Norway a shining example of how to manage resource revenues

Mar 21, 2017 | 6:30 AM

KAMLOOPS — I’m having a bit of a socialist moment today. A somewhat different kind of socialist moment though, as I want to be a millionaire like every man woman and child is in Norway. I mean let’s face it, if you’re going to be a socialist, it might as well be a rich socialist.  

So how did all these Norwegians become so wealthy? It was a pretty straightforward approach but it did take political will and an ability to think, plan and act beyond the constraints of election cycles. It required a government acting in the best interests of its citizens as opposed to its own short-term political interests.  

In Norway, this type of long term planning became known as the Government Pension Fund (Global) of Norway. Some still refer to it by the old name, The Petroleum Fund, but regardless of title, it is the largest pension fund in Europe with a January 2017 valuation of 7.5 trillion NOK or about $1.1 trillion Canadian.

Unlike a true pension fund, Norway funds the plan through income from oil profits as opposed to personal contributions from Norwegians. The revenue comes in the form of corporate taxes, exploration licenses (leases) and from dividends paid by the state owned Statoil.  

Started in 1990, the fund was seen by government as the best way to prepare for the eventual decline in oil revenues and a way to “smooth out the disruptive effects of highly fluctuating oil prices.” It has been hugely successful and the Norwegian Ministry of Finance forecasts continued fund growth through 2030.

It is a plan that has been in place for 27 years and has provided Norwegians with universal daycare, free university and per capita healthcare spending that is 30 per cent higher than ours. It also provides for 25 days of paid vacation for everyone, every year. It might also help explain why Norway was just declared the happiest place on earth to live.

Norway is saving about $1 billion NOK per week and has so far resisted the urge to use these revenues on state day-to-day budget items — something Canadian provinces have been unable to resist doing with our resource revenues. As a result, Norway is far ahead of any province in Canada and likely to remain that way unless thinking changes here.
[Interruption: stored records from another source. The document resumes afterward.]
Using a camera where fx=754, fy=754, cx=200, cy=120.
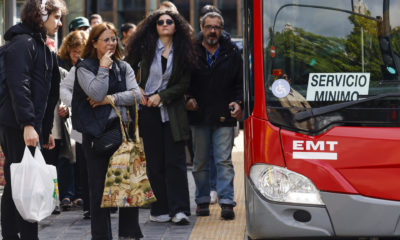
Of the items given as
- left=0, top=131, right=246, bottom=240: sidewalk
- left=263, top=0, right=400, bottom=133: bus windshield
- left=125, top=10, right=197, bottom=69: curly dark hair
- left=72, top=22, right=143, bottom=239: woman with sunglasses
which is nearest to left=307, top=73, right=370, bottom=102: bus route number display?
left=263, top=0, right=400, bottom=133: bus windshield

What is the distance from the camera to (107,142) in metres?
5.36

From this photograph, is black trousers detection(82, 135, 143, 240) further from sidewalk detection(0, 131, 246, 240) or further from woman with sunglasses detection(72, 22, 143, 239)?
sidewalk detection(0, 131, 246, 240)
In Canada for example, Alberta’s Heritage Fund had an asset value of $19.1 billion as of December 31, 2016. The Heritage fund was established in 1976 with the stated objective, “to save for the future, to strengthen or diversify the economy, and to improve the quality of life of Albertans.” Yet by the 1990s, just as Norway was launching its resource-based fund, Alberta had decided to put a significant portion of their income into general revenues.
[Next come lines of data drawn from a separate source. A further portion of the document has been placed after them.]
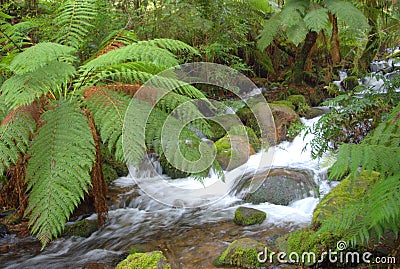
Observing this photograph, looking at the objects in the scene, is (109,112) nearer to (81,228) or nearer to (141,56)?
(141,56)

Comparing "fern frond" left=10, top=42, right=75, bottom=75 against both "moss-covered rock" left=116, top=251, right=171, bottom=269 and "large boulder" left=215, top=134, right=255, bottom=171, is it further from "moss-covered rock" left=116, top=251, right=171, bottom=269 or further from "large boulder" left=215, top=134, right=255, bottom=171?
"large boulder" left=215, top=134, right=255, bottom=171

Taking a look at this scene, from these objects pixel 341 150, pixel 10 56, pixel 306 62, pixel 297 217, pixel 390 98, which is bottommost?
pixel 297 217

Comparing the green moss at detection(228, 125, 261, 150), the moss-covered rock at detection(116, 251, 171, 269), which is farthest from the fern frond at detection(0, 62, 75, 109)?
the green moss at detection(228, 125, 261, 150)

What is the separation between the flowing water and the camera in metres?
2.44

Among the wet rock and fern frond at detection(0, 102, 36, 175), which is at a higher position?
fern frond at detection(0, 102, 36, 175)

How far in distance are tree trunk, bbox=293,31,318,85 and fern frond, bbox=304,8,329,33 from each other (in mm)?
1669

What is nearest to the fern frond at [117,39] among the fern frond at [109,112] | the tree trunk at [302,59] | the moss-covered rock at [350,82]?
the fern frond at [109,112]

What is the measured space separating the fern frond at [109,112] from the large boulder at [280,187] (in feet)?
6.40

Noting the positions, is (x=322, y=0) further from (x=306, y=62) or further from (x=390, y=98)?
(x=390, y=98)

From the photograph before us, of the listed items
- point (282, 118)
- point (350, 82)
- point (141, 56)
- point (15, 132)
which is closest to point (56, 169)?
point (15, 132)

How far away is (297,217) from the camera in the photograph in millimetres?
2990

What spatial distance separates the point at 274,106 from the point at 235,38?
4.11ft

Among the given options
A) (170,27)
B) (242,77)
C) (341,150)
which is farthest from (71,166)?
(242,77)

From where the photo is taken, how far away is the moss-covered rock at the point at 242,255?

Since 1976, the Heritage Fund http://finance.alberta.ca/business/ahstf/index.html has earned over $190 billion, but the savings account has been raided again and again by successive governments and the value in the fund by 2014 was only $17.3 billion.  

The Canadian correspondent for The Economist suggested, as did the IMF, that every Canadian province should, “establish a sovereign wealth fund and treat non-renewable resource revenue as capital to be saved and invested, rather than income to be spent.”

Good advice, yet governments, including British Columbia ,have been unable to resist the temptation of the quick political fixes these large ‘savings’ funds offer.  

For any government unable or unwilling to balance its budget via traditional measures, a quick raid of the rainy-day fund solves its immediate dilemma.  In the meantime, the concept of a fiscal ‘steady hand’ teeters on the brink of credibility while debt skyrockets in a world of artificial prosperity.

We have the tools to solve these issues. But unlike Norway, it seems we have neither the fortitude nor foresight to act decisively and on behalf of our future. It seems always to be about re-election and retention of power at any cost.

In Norway, the government does not just pretend to care about the future of its citizens. It actually does care and work towards long term strategic goals. Had Alberta followed Norway’s example, their Heritage Fund would be worth nearly $130 billion instead of just $19 billion.  

Imagine where BC would be if we had treated our resource revenues as Norway has.